_Exercise instructions_
Please print the listing from its very start through the line that contains "85H69L73 95H77L81 99H87V97L93", with that line included, and leave the pictures out of your answer.

Data excerpts:
□ □ □ □

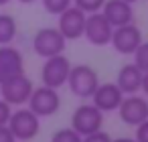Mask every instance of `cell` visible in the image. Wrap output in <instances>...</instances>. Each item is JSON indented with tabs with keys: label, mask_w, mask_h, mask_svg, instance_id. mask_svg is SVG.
I'll return each mask as SVG.
<instances>
[{
	"label": "cell",
	"mask_w": 148,
	"mask_h": 142,
	"mask_svg": "<svg viewBox=\"0 0 148 142\" xmlns=\"http://www.w3.org/2000/svg\"><path fill=\"white\" fill-rule=\"evenodd\" d=\"M67 85H69L73 95H77L81 99H87V97L93 95L95 87L99 85V75L91 65H83V63L81 65H71Z\"/></svg>",
	"instance_id": "1"
},
{
	"label": "cell",
	"mask_w": 148,
	"mask_h": 142,
	"mask_svg": "<svg viewBox=\"0 0 148 142\" xmlns=\"http://www.w3.org/2000/svg\"><path fill=\"white\" fill-rule=\"evenodd\" d=\"M12 132V136L16 138V142H29L33 138H37L39 130H41V118L35 116L29 108H18V110H12L10 114V120L6 124Z\"/></svg>",
	"instance_id": "2"
},
{
	"label": "cell",
	"mask_w": 148,
	"mask_h": 142,
	"mask_svg": "<svg viewBox=\"0 0 148 142\" xmlns=\"http://www.w3.org/2000/svg\"><path fill=\"white\" fill-rule=\"evenodd\" d=\"M65 45H67V39L59 33V29H53V27L39 29L33 37V51L43 59L61 55L65 51Z\"/></svg>",
	"instance_id": "3"
},
{
	"label": "cell",
	"mask_w": 148,
	"mask_h": 142,
	"mask_svg": "<svg viewBox=\"0 0 148 142\" xmlns=\"http://www.w3.org/2000/svg\"><path fill=\"white\" fill-rule=\"evenodd\" d=\"M27 108L39 116V118H49L53 114L59 112L61 108V95L57 89L53 87H47V85H41V87H35L29 102H27Z\"/></svg>",
	"instance_id": "4"
},
{
	"label": "cell",
	"mask_w": 148,
	"mask_h": 142,
	"mask_svg": "<svg viewBox=\"0 0 148 142\" xmlns=\"http://www.w3.org/2000/svg\"><path fill=\"white\" fill-rule=\"evenodd\" d=\"M35 85L27 77V73L8 77L4 81H0V97L10 106H25L33 93Z\"/></svg>",
	"instance_id": "5"
},
{
	"label": "cell",
	"mask_w": 148,
	"mask_h": 142,
	"mask_svg": "<svg viewBox=\"0 0 148 142\" xmlns=\"http://www.w3.org/2000/svg\"><path fill=\"white\" fill-rule=\"evenodd\" d=\"M69 71H71V61H69L63 53H61V55H55V57L45 59L43 69H41V79H43V85L53 87V89L63 87V85L67 83Z\"/></svg>",
	"instance_id": "6"
},
{
	"label": "cell",
	"mask_w": 148,
	"mask_h": 142,
	"mask_svg": "<svg viewBox=\"0 0 148 142\" xmlns=\"http://www.w3.org/2000/svg\"><path fill=\"white\" fill-rule=\"evenodd\" d=\"M101 124H103V112H99L93 104L77 106L71 116V128L79 136H87L91 132L101 130Z\"/></svg>",
	"instance_id": "7"
},
{
	"label": "cell",
	"mask_w": 148,
	"mask_h": 142,
	"mask_svg": "<svg viewBox=\"0 0 148 142\" xmlns=\"http://www.w3.org/2000/svg\"><path fill=\"white\" fill-rule=\"evenodd\" d=\"M120 114V120L128 126H138L144 120H148V97L132 93V95H124L122 104L116 110Z\"/></svg>",
	"instance_id": "8"
},
{
	"label": "cell",
	"mask_w": 148,
	"mask_h": 142,
	"mask_svg": "<svg viewBox=\"0 0 148 142\" xmlns=\"http://www.w3.org/2000/svg\"><path fill=\"white\" fill-rule=\"evenodd\" d=\"M112 33L114 27L103 19L101 12H93L85 16V25H83V37L87 39V43H91L93 47H103L112 41Z\"/></svg>",
	"instance_id": "9"
},
{
	"label": "cell",
	"mask_w": 148,
	"mask_h": 142,
	"mask_svg": "<svg viewBox=\"0 0 148 142\" xmlns=\"http://www.w3.org/2000/svg\"><path fill=\"white\" fill-rule=\"evenodd\" d=\"M142 41H144L142 39V31L134 23H130V25H124V27H116L114 33H112V41L110 43H112V47H114L116 53H120V55H132Z\"/></svg>",
	"instance_id": "10"
},
{
	"label": "cell",
	"mask_w": 148,
	"mask_h": 142,
	"mask_svg": "<svg viewBox=\"0 0 148 142\" xmlns=\"http://www.w3.org/2000/svg\"><path fill=\"white\" fill-rule=\"evenodd\" d=\"M85 12H81L77 6H69L59 14V33L67 41H77L83 37V25H85Z\"/></svg>",
	"instance_id": "11"
},
{
	"label": "cell",
	"mask_w": 148,
	"mask_h": 142,
	"mask_svg": "<svg viewBox=\"0 0 148 142\" xmlns=\"http://www.w3.org/2000/svg\"><path fill=\"white\" fill-rule=\"evenodd\" d=\"M99 12L114 29L134 23V4L124 2V0H106Z\"/></svg>",
	"instance_id": "12"
},
{
	"label": "cell",
	"mask_w": 148,
	"mask_h": 142,
	"mask_svg": "<svg viewBox=\"0 0 148 142\" xmlns=\"http://www.w3.org/2000/svg\"><path fill=\"white\" fill-rule=\"evenodd\" d=\"M25 73V57L12 45H0V81Z\"/></svg>",
	"instance_id": "13"
},
{
	"label": "cell",
	"mask_w": 148,
	"mask_h": 142,
	"mask_svg": "<svg viewBox=\"0 0 148 142\" xmlns=\"http://www.w3.org/2000/svg\"><path fill=\"white\" fill-rule=\"evenodd\" d=\"M124 93L120 91V87L116 83H99L91 95V104L99 110V112H116L118 106L122 104Z\"/></svg>",
	"instance_id": "14"
},
{
	"label": "cell",
	"mask_w": 148,
	"mask_h": 142,
	"mask_svg": "<svg viewBox=\"0 0 148 142\" xmlns=\"http://www.w3.org/2000/svg\"><path fill=\"white\" fill-rule=\"evenodd\" d=\"M120 91L124 95H132V93H138L140 87H142V71L134 65V63H126L118 75H116V81H114Z\"/></svg>",
	"instance_id": "15"
},
{
	"label": "cell",
	"mask_w": 148,
	"mask_h": 142,
	"mask_svg": "<svg viewBox=\"0 0 148 142\" xmlns=\"http://www.w3.org/2000/svg\"><path fill=\"white\" fill-rule=\"evenodd\" d=\"M18 35V25L12 14L0 12V45H12Z\"/></svg>",
	"instance_id": "16"
},
{
	"label": "cell",
	"mask_w": 148,
	"mask_h": 142,
	"mask_svg": "<svg viewBox=\"0 0 148 142\" xmlns=\"http://www.w3.org/2000/svg\"><path fill=\"white\" fill-rule=\"evenodd\" d=\"M132 55H134V65H136L142 73H146V71H148V41H142V43L138 45V49H136Z\"/></svg>",
	"instance_id": "17"
},
{
	"label": "cell",
	"mask_w": 148,
	"mask_h": 142,
	"mask_svg": "<svg viewBox=\"0 0 148 142\" xmlns=\"http://www.w3.org/2000/svg\"><path fill=\"white\" fill-rule=\"evenodd\" d=\"M83 136H79L71 126L69 128H61L51 136V142H81Z\"/></svg>",
	"instance_id": "18"
},
{
	"label": "cell",
	"mask_w": 148,
	"mask_h": 142,
	"mask_svg": "<svg viewBox=\"0 0 148 142\" xmlns=\"http://www.w3.org/2000/svg\"><path fill=\"white\" fill-rule=\"evenodd\" d=\"M103 2H106V0H73V6H77L85 14H93V12L101 10Z\"/></svg>",
	"instance_id": "19"
},
{
	"label": "cell",
	"mask_w": 148,
	"mask_h": 142,
	"mask_svg": "<svg viewBox=\"0 0 148 142\" xmlns=\"http://www.w3.org/2000/svg\"><path fill=\"white\" fill-rule=\"evenodd\" d=\"M43 2V8L49 12V14H61L65 8H69L71 6V2L73 0H41Z\"/></svg>",
	"instance_id": "20"
},
{
	"label": "cell",
	"mask_w": 148,
	"mask_h": 142,
	"mask_svg": "<svg viewBox=\"0 0 148 142\" xmlns=\"http://www.w3.org/2000/svg\"><path fill=\"white\" fill-rule=\"evenodd\" d=\"M112 140H114V138H112L108 132H103V130L91 132V134H87V136L81 138V142H112Z\"/></svg>",
	"instance_id": "21"
},
{
	"label": "cell",
	"mask_w": 148,
	"mask_h": 142,
	"mask_svg": "<svg viewBox=\"0 0 148 142\" xmlns=\"http://www.w3.org/2000/svg\"><path fill=\"white\" fill-rule=\"evenodd\" d=\"M10 114H12V106L6 104L2 97H0V126H6V124H8Z\"/></svg>",
	"instance_id": "22"
},
{
	"label": "cell",
	"mask_w": 148,
	"mask_h": 142,
	"mask_svg": "<svg viewBox=\"0 0 148 142\" xmlns=\"http://www.w3.org/2000/svg\"><path fill=\"white\" fill-rule=\"evenodd\" d=\"M136 142H148V120H144L142 124L136 126Z\"/></svg>",
	"instance_id": "23"
},
{
	"label": "cell",
	"mask_w": 148,
	"mask_h": 142,
	"mask_svg": "<svg viewBox=\"0 0 148 142\" xmlns=\"http://www.w3.org/2000/svg\"><path fill=\"white\" fill-rule=\"evenodd\" d=\"M0 142H16L8 126H0Z\"/></svg>",
	"instance_id": "24"
},
{
	"label": "cell",
	"mask_w": 148,
	"mask_h": 142,
	"mask_svg": "<svg viewBox=\"0 0 148 142\" xmlns=\"http://www.w3.org/2000/svg\"><path fill=\"white\" fill-rule=\"evenodd\" d=\"M142 91H144V95L148 97V71L146 73H142V87H140Z\"/></svg>",
	"instance_id": "25"
},
{
	"label": "cell",
	"mask_w": 148,
	"mask_h": 142,
	"mask_svg": "<svg viewBox=\"0 0 148 142\" xmlns=\"http://www.w3.org/2000/svg\"><path fill=\"white\" fill-rule=\"evenodd\" d=\"M112 142H136V138H130V136H122V138H116Z\"/></svg>",
	"instance_id": "26"
},
{
	"label": "cell",
	"mask_w": 148,
	"mask_h": 142,
	"mask_svg": "<svg viewBox=\"0 0 148 142\" xmlns=\"http://www.w3.org/2000/svg\"><path fill=\"white\" fill-rule=\"evenodd\" d=\"M21 4H33V2H37V0H18Z\"/></svg>",
	"instance_id": "27"
},
{
	"label": "cell",
	"mask_w": 148,
	"mask_h": 142,
	"mask_svg": "<svg viewBox=\"0 0 148 142\" xmlns=\"http://www.w3.org/2000/svg\"><path fill=\"white\" fill-rule=\"evenodd\" d=\"M8 2H10V0H0V6H6Z\"/></svg>",
	"instance_id": "28"
},
{
	"label": "cell",
	"mask_w": 148,
	"mask_h": 142,
	"mask_svg": "<svg viewBox=\"0 0 148 142\" xmlns=\"http://www.w3.org/2000/svg\"><path fill=\"white\" fill-rule=\"evenodd\" d=\"M124 2H130V4H136V2H140V0H124Z\"/></svg>",
	"instance_id": "29"
}]
</instances>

□ □ □ □

_Exercise output_
Mask every instance of `cell` visible in the image. Wrap output in <instances>...</instances>. Each item is JSON indented with tabs with keys: label, mask_w, mask_h, mask_svg, instance_id. mask_svg is SVG.
I'll return each mask as SVG.
<instances>
[{
	"label": "cell",
	"mask_w": 148,
	"mask_h": 142,
	"mask_svg": "<svg viewBox=\"0 0 148 142\" xmlns=\"http://www.w3.org/2000/svg\"><path fill=\"white\" fill-rule=\"evenodd\" d=\"M67 85H69L73 95H77L81 99H87V97L93 95L95 87L99 85V75L91 65H83V63L81 65H71Z\"/></svg>",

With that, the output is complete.